(Stored data entries)
──────
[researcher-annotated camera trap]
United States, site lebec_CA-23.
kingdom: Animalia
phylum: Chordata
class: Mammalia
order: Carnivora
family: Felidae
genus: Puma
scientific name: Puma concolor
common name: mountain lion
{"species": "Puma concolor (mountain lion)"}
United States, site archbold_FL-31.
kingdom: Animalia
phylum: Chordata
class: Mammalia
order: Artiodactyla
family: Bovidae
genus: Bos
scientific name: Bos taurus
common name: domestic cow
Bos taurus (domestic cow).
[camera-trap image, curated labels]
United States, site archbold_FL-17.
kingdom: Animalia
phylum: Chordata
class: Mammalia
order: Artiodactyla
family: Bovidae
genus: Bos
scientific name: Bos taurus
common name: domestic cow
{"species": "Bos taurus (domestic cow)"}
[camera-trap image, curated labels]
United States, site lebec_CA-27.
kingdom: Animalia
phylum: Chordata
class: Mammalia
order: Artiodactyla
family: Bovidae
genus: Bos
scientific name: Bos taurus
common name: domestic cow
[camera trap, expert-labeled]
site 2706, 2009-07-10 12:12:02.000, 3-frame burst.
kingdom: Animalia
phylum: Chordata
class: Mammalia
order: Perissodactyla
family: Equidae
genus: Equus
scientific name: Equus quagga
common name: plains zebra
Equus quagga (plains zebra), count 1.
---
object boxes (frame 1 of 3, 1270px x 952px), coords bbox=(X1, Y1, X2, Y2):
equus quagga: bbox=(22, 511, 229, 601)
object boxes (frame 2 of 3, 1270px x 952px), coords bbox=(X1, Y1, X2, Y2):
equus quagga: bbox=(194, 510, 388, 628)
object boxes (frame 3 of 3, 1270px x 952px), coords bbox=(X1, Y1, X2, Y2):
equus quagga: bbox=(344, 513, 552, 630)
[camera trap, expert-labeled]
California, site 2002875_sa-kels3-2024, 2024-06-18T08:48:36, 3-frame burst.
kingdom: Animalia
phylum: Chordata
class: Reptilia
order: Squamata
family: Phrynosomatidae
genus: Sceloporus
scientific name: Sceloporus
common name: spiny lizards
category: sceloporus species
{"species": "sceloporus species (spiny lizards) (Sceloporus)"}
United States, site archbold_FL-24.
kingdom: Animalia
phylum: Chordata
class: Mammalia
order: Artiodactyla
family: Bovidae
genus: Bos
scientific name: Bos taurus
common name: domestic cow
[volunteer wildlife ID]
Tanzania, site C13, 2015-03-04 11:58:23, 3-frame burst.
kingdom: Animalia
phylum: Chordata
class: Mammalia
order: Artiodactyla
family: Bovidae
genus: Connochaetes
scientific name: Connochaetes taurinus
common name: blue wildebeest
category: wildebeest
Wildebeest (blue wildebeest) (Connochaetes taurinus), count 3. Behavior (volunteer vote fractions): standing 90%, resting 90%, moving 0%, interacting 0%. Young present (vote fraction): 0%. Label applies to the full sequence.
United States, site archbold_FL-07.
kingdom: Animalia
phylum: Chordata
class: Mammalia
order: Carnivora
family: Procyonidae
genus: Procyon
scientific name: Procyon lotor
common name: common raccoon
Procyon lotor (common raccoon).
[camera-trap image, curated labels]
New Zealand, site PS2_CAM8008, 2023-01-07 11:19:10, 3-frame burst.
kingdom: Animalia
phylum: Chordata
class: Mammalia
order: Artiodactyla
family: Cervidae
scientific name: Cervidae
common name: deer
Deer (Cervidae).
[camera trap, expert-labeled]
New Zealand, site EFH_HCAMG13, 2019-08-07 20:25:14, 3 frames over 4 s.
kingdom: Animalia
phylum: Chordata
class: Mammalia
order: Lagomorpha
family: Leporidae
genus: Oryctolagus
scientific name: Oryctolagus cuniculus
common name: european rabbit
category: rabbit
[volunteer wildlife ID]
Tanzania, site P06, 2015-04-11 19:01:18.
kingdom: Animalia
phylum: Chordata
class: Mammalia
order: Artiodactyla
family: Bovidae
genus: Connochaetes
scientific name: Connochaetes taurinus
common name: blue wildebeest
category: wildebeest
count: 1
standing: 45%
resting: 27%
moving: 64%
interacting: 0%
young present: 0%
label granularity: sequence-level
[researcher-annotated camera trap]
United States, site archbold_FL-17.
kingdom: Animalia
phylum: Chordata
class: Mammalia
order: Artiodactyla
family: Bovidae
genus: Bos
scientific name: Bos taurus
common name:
──────
WORK REQUEST: The data above is to be restated line for line, word for word.

THE ANSWER:
[researcher-annotated camera trap]
United States, site lebec_CA-23.
kingdom: Animalia
phylum: Chordata
class: Mammalia
order: Carnivora
family: Felidae
genus: Puma
scientific name: Puma concolor
common name: mountain lion
{"species": "Puma concolor (mountain lion)"}
United States, site archbold_FL-31.
kingdom: Animalia
phylum: Chordata
class: Mammalia
order: Artiodactyla
family: Bovidae
genus: Bos
scientific name: Bos taurus
common name: domestic cow
Bos taurus (domestic cow).
[camera-trap image, curated labels]
United States, site archbold_FL-17.
kingdom: Animalia
phylum: Chordata
class: Mammalia
order: Artiodactyla
family: Bovidae
genus: Bos
scientific name: Bos taurus
common name: domestic cow
{"species": "Bos taurus (domestic cow)"}
[camera-trap image, curated labels]
United States, site lebec_CA-27.
kingdom: Animalia
phylum: Chordata
class: Mammalia
order: Artiodactyla
family: Bovidae
genus: Bos
scientific name: Bos taurus
common name: domestic cow
[camera trap, expert-labeled]
site 2706, 2009-07-10 12:12:02.000, 3-frame burst.
kingdom: Animalia
phylum: Chordata
class: Mammalia
order: Perissodactyla
family: Equidae
genus: Equus
scientific name: Equus quagga
common name: plains zebra
Equus quagga (plains zebra), count 1.
---
object boxes (frame 1 of 3, 1270px x 952px), coords bbox=(X1, Y1, X2, Y2):
equus quagga: bbox=(22, 511, 229, 601)
object boxes (frame 2 of 3, 1270px x 952px), coords bbox=(X1, Y1, X2, Y2):
equus quagga: bbox=(194, 510, 388, 628)
object boxes (frame 3 of 3, 1270px x 952px), coords bbox=(X1, Y1, X2, Y2):
equus quagga: bbox=(344, 513, 552, 630)
[camera trap, expert-labeled]
California, site 2002875_sa-kels3-2024, 2024-06-18T08:48:36, 3-frame burst.
kingdom: Animalia
phylum: Chordata
class: Reptilia
order: Squamata
family: Phrynosomatidae
genus: Sceloporus
scientific name: Sceloporus
common name: spiny lizards
category: sceloporus species
{"species": "sceloporus species (spiny lizards) (Sceloporus)"}
United States, site archbold_FL-24.
kingdom: Animalia
phylum: Chordata
class: Mammalia
order: Artiodactyla
family: Bovidae
genus: Bos
scientific name: Bos taurus
common name: domestic cow
[volunteer wildlife ID]
Tanzania, site C13, 2015-03-04 11:58:23, 3-frame burst.
kingdom: Animalia
phylum: Chordata
class: Mammalia
order: Artiodactyla
family: Bovidae
genus: Connochaetes
scientific name: Connochaetes taurinus
common name: blue wildebeest
category: wildebeest
Wildebeest (blue wildebeest) (Connochaetes taurinus), count 3. Behavior (volunteer vote fractions): standing 90%, resting 90%, moving 0%, interacting 0%. Young present (vote fraction): 0%. Label applies to the full sequence.
United States, site archbold_FL-07.
kingdom: Animalia
phylum: Chordata
class: Mammalia
order: Carnivora
family: Procyonidae
genus: Procyon
scientific name: Procyon lotor
common name: common raccoon
Procyon lotor (common raccoon).
[camera-trap image, curated labels]
New Zealand, site PS2_CAM8008, 2023-01-07 11:19:10, 3-frame burst.
kingdom: Animalia
phylum: Chordata
class: Mammalia
order: Artiodactyla
family: Cervidae
scientific name: Cervidae
common name: deer
Deer (Cervidae).
[camera trap, expert-labeled]
New Zealand, site EFH_HCAMG13, 2019-08-07 20:25:14, 3 frames over 4 s.
kingdom: Animalia
phylum: Chordata
class: Mammalia
order: Lagomorpha
family: Leporidae
genus: Oryctolagus
scientific name: Oryctolagus cuniculus
common name: european rabbit
category: rabbit
[volunteer wildlife ID]
Tanzania, site P06, 2015-04-11 19:01:18.
kingdom: Animalia
phylum: Chordata
class: Mammalia
order: Artiodactyla
family: Bovidae
genus: Connochaetes
scientific name: Connochaetes taurinus
common name: blue wildebeest
category: wildebeest
count: 1
standing: 45%
resting: 27%
moving: 64%
interacting: 0%
young present: 0%
label granularity: sequence-level
[researcher-annotated camera trap]
United States, site archbold_FL-17.
kingdom: Animalia
phylum: Chordata
class: Mammalia
order: Artiodactyla
family: Bovidae
genus: Bos
scientific name: Bos taurus
common name:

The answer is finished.